Rosivaldo não pensava em nada mais do que sua falta de responsabilidade com Bumi. Luana se sentia culpada por ter dito aos quatro defeituosos que eles poderiam ir para a fazenda que nem era dela.
O homem de quatro braços entrou em sua casa sem saber o que fazer. Abriu a geladeira, tirou uma latinha de uma bebida alcoólica e sentou-se no sofá, incrédulo. Luana e os defeituosos permaneceram fora de casa, deixando Rosivaldo pensar um pouco sozinho, apesar de parecer não pensar nada.
— E agora?— perguntou James.
— Lá se foi o espeto de bode...— disse Needle, sem pensar no que dizia.
Robson pisou no pé de Needle, propositalmente.
— Você não presta, garota...
Luana não conseguia dizer uma palavra, triste. Era difícil para Helvetica ver aquela garota, que antes tinha um sorriso animador, com um semblante triste. Logo ela se aproximou da garotinha, observando os detalhes de sua blusa.
— Lu... Luana tri... iste? Helvetica tiste...
Luana olhou para a menina e apenas sorriu, mesmo estando triste. Respirou fundo e olhou para o céu.
— Tadinho do Bumi... Eu o conheci ontem, mas já senti que ele seria meu único amigo verdadeiro!
— O que temos que descobrir é quem é esse tal de "Drakin"...— disse James, pensativo.
Luana olhou diretamente para os olhos negros de James, que estranhou tal ato. A garota saiu correndo para o celeiro e voltou com sua mochila, crente que poderia descobrir a identidade do cara que sequestrou seu amigo.
— O que está fazendo, garotinha?— perguntou Robson.
— Eu acho que sei como descobrir quem é aquele cara... Eu roubei um livro que tem o mesmo símbolo que eu vi na mão daquele mago.
Luana tirou de sua mochila o livro de que se referia. Abriu acidentalmente na página que tinha a foto de seu pai. Apenas deslizou os dedos pela foto e virou a página, aparecendo a foto de Derlock Ryrax. Helvetica deu um leve grito de pavor, correndo para trás de James.
— Esse desgraçado...— disse Needle, baixinho.
— Esse aqui?

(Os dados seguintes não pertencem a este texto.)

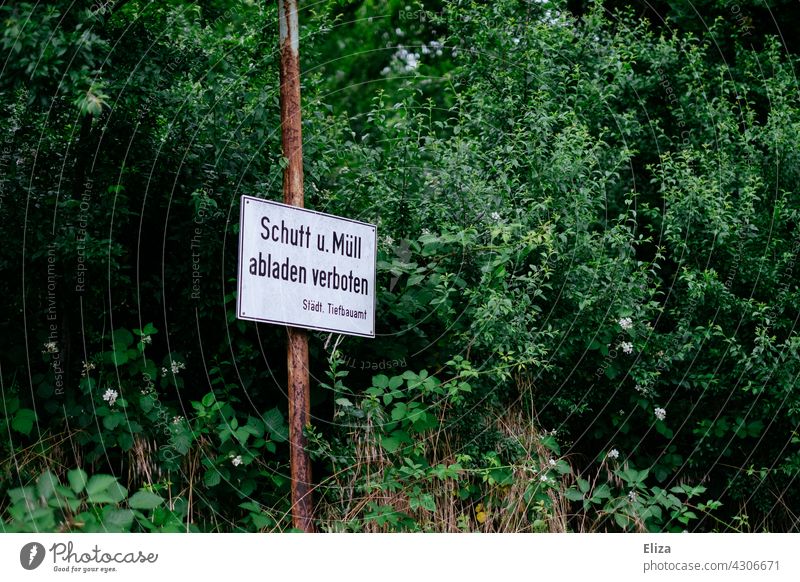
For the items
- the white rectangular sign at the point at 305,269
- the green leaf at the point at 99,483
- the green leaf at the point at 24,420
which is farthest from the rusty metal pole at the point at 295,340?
the green leaf at the point at 24,420

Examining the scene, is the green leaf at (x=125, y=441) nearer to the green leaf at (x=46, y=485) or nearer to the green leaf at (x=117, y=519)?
the green leaf at (x=46, y=485)

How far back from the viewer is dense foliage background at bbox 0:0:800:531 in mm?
5988

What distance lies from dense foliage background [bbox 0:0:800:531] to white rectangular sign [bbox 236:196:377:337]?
0.48 meters

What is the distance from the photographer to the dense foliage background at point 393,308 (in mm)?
5988

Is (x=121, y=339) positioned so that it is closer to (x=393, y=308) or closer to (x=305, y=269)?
(x=305, y=269)

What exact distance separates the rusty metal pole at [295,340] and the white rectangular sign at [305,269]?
0.74 feet

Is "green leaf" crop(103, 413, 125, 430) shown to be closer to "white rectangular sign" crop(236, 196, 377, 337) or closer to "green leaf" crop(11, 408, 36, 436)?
"green leaf" crop(11, 408, 36, 436)

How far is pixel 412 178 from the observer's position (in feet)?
23.2

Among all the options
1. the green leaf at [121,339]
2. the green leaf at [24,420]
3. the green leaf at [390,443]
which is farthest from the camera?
the green leaf at [121,339]

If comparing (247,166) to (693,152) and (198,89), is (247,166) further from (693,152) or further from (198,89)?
(693,152)

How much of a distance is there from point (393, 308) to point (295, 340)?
132cm

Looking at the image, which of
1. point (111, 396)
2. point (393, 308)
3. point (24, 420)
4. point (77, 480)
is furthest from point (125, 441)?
point (393, 308)
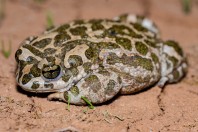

Você conhece?
— Ele é o bunda mole que quase nos matou naquele inferno.
— Ele era o dono do laboratório?...
— Tipo isso— interferiu James —Ele criou um tipo de calabouço de aberrações. Você não tem ideia das condições horríveis que a gente viu...
Luana leu as informações que estavam escritas, uma por uma.

Denominação: Derlock Bruis Ryrax
Idade: ???            Altura: 1,77 m
Destinação Organizadora: Mago - obs: proprietário do laboratório de protótipos experimentais
Poderio: 187 eorians*             Posse: 1999
Classificação: Ativo

*unidade de medida do poder e das habilidades dos magos.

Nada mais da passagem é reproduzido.